Well for a start, it hardly seemed like the opening night of a tour for a band. Their schedule is being taken very much at a gentlemanly pace in their brightly painted bus, a sort of psychedelic sea-side promenade open decker stepped straight out of a Cliff Richard “Summer Holiday” set.
But the band don’t really rate as first-timers either, do they? They could all use a little gentle holidaying thrown in with their work: drummer Denny Seiwell, Denny Laine, the man of constant sorrows with the Moodies and Airforce and Balls under his belt, Henry McCulloch who first pushed another star, Joe Cocker with his guitar, and of course, Linda, who had to write a song to prove that she was not just along for the ride in the McCartney band. The song did not just prove its point to the questioner, it is now in the show as “Seaside Woman” and has one of extra fashionable jump up beats which had her fella leaping up and down and knee bending like this was something from the “Twist And Shout” days.
And the set which Wings played in the sharply etched stonescape of Chateauvallon’s Amphitheatre on Sunday night includes a lot of new numbers written especially for Wings as a band, and comes to a rocking and rolling climax with the appropriately named “Hi, Hi, Hi” — maybe for release as a further single to show the people that McCartney is not, despite his first two singles, some kind of Piscean jokester.
Not that things ran altogether smoothly. There was an almost total lack of publicity even on a local basis and veteran Georgio Gomelsky sat and gravely declared that he had had incredulous people on the phone from Paris that very morning, demanding definite proof that, as in England earlier this year, McCartney had just taken off again with his Wings.
Tour manager John Morris, jumping up again, looks on inscrutably, puffs his cheroot and almost smiles. Yet the gig was packed.

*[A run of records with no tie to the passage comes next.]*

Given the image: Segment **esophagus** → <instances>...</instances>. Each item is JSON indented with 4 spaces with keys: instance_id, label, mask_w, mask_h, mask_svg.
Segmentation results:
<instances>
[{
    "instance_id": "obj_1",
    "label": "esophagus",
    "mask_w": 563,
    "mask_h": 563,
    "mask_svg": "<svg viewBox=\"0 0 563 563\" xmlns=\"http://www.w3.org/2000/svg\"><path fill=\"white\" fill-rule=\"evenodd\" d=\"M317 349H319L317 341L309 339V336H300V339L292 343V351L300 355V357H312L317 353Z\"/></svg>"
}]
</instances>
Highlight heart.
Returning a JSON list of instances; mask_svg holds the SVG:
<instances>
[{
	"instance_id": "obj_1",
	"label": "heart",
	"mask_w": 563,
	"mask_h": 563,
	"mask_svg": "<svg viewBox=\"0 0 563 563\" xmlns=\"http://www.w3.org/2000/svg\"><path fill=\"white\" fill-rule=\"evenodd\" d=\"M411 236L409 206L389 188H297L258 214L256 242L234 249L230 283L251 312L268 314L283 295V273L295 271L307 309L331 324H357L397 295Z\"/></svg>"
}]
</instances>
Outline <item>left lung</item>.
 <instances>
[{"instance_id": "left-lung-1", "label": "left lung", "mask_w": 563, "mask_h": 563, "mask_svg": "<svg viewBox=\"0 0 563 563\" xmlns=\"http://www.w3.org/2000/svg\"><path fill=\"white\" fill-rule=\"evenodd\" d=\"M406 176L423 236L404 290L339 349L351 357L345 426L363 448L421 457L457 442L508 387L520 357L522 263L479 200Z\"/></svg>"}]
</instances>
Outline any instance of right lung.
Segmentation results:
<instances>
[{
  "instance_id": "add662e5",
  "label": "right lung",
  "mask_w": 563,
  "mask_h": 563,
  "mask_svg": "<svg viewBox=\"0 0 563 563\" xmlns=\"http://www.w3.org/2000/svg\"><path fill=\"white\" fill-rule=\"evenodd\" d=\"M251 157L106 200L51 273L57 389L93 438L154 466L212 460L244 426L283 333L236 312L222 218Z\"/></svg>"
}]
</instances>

We arrived as Wings neared the end of their first set in the dusk with “Blue Moon Of Kentucky” and after the aggravation with the volatile audience had been settled they played through a selection of new numbers with old favourites like “Wildlife”, and “Mary Had A Little Lamb” and a fine joyous “Maybe I’m Amazed”. The new songs in several cases tell of McCartney’s Linda: “l Am Your Singer”, and “My Love”.
McCartney is the obvious linkman on bass, electric piano and guitar, even with the years of experience around him. Denny Laine and Henry McCulloch and, of Linda, get their respective standouts on “Say You Don’t Mind”, still as good as ever, “Take It As You Get It”, featurine some Belfast blues blending and a reggae tune, “Sea Side Woman”, picked up in principal from the McCartney’s Jamaican holiday.
But it’s obvious now that McCartney has, at last, got rid of the spectre and the bitterness of the Beatles and is into an altogether new thing.